>> Start Available data

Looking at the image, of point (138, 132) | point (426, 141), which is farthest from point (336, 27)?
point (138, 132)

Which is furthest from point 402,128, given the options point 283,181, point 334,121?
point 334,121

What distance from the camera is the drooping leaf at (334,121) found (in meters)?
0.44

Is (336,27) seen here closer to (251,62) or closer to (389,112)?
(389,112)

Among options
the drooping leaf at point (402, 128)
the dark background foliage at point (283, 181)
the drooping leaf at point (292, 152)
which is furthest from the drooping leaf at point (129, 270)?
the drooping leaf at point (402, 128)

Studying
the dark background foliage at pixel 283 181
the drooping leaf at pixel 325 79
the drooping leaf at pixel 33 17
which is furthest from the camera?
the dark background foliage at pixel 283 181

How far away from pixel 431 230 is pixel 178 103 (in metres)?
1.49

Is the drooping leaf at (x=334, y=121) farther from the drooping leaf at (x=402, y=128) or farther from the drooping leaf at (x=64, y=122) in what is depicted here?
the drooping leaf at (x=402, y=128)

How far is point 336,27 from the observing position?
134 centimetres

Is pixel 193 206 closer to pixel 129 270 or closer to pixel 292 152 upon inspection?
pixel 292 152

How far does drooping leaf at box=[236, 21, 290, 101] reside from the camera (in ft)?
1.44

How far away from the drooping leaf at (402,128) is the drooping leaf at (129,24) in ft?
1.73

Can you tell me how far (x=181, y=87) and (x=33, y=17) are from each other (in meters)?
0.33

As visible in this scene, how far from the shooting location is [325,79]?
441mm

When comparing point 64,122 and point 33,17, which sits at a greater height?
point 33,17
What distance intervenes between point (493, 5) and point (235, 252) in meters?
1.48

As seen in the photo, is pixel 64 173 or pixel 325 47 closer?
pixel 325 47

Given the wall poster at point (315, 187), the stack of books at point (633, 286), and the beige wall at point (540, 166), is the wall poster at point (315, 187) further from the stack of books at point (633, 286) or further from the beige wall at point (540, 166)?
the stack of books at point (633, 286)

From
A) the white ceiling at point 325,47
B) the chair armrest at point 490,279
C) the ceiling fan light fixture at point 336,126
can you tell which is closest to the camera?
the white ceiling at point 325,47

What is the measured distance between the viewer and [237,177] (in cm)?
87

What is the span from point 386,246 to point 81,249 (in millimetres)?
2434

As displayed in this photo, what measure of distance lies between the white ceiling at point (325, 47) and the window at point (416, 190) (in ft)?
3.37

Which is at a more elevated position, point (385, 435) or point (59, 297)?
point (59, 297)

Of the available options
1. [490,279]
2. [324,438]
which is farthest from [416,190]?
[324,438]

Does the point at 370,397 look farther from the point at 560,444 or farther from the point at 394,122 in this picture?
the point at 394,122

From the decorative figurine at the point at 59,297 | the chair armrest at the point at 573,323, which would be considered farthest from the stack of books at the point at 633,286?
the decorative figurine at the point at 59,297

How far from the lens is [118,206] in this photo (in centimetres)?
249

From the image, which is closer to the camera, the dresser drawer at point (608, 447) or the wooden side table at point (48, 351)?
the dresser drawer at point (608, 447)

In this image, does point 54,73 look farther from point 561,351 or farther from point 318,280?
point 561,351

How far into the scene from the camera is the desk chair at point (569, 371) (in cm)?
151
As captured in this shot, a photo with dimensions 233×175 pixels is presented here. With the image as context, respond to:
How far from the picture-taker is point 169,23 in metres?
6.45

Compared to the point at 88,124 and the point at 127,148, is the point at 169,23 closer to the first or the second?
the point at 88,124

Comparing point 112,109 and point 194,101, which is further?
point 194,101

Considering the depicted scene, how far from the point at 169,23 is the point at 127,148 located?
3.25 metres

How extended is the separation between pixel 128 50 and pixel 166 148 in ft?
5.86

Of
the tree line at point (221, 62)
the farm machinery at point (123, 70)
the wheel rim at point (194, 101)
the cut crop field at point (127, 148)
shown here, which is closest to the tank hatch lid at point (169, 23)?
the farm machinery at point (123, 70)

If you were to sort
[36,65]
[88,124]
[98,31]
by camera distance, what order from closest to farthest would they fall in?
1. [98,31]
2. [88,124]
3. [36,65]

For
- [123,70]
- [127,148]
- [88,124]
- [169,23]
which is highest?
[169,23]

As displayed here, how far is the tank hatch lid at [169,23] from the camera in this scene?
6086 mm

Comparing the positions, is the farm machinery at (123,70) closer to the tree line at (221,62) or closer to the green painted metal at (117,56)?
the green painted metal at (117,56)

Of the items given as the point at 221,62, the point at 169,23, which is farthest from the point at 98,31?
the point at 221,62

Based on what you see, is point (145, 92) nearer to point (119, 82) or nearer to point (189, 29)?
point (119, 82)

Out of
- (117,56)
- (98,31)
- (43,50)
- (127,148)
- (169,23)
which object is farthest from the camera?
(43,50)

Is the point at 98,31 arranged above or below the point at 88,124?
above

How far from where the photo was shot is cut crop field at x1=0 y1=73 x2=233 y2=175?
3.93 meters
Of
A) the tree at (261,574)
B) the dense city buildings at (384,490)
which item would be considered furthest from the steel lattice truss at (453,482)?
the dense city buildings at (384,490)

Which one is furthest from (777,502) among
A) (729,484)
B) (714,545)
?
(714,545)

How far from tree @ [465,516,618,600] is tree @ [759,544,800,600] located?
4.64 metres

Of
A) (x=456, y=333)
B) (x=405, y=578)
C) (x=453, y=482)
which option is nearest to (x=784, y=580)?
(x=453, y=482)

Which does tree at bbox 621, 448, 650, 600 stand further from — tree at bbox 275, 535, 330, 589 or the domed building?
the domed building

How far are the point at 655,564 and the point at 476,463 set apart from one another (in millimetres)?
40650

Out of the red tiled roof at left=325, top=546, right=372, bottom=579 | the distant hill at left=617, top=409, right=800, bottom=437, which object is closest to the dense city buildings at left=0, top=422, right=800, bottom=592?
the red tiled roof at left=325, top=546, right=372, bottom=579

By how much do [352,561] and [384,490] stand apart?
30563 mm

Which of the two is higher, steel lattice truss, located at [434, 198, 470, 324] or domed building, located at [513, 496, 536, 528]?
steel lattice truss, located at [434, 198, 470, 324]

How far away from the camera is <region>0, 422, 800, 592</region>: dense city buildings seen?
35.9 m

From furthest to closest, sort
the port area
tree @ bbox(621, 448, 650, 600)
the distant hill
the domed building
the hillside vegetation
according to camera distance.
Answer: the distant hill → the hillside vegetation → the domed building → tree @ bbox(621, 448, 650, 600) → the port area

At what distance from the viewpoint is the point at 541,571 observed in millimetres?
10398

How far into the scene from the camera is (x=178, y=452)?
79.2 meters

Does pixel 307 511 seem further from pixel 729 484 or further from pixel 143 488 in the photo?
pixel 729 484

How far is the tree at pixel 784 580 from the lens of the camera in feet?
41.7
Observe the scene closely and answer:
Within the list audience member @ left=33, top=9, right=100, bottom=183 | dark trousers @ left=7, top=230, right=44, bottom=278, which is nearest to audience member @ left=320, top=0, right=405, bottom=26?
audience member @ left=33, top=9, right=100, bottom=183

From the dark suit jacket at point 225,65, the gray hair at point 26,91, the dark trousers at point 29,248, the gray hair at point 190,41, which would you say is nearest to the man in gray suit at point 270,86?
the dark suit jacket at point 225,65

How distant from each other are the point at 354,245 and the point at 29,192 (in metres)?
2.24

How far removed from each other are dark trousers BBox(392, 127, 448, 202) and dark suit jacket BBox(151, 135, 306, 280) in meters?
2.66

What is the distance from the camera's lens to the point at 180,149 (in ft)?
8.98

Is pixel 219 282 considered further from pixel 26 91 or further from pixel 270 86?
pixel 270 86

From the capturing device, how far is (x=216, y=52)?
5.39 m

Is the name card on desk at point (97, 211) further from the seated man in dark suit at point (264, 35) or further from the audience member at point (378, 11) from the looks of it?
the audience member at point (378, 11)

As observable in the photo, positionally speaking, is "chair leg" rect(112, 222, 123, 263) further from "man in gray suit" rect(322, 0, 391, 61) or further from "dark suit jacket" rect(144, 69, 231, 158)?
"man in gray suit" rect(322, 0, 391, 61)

>> End Available data

- What the task requires -
Copy the material from its first line through the line containing "134 centimetres", swapping "camera" for "viewer" and leaving everything else unchanged.

- Output for this task -
Looking at the image, of point (138, 132) | point (426, 141), which is farthest from point (336, 27)?
point (138, 132)

Which is furthest from point 402,128, given the options point 283,181, point 334,121?
point 334,121

What distance from the viewer is the drooping leaf at (334,121) found (in meters)?
0.44

Is (336,27) seen here closer to (251,62) or closer to (389,112)?
(389,112)

Among options
the drooping leaf at point (402, 128)
the dark background foliage at point (283, 181)
the drooping leaf at point (292, 152)
which is furthest from the drooping leaf at point (129, 270)?
the drooping leaf at point (402, 128)

Studying
the dark background foliage at pixel 283 181
the drooping leaf at pixel 325 79
the drooping leaf at pixel 33 17
which is furthest from the viewer?
the dark background foliage at pixel 283 181

How far away from pixel 431 230 is pixel 178 103 (in metres)?
1.49

Is the drooping leaf at (x=334, y=121) farther from the drooping leaf at (x=402, y=128) or farther from the drooping leaf at (x=64, y=122) in what is depicted here?
the drooping leaf at (x=402, y=128)

How far is point 336,27 from the observing position?
134 centimetres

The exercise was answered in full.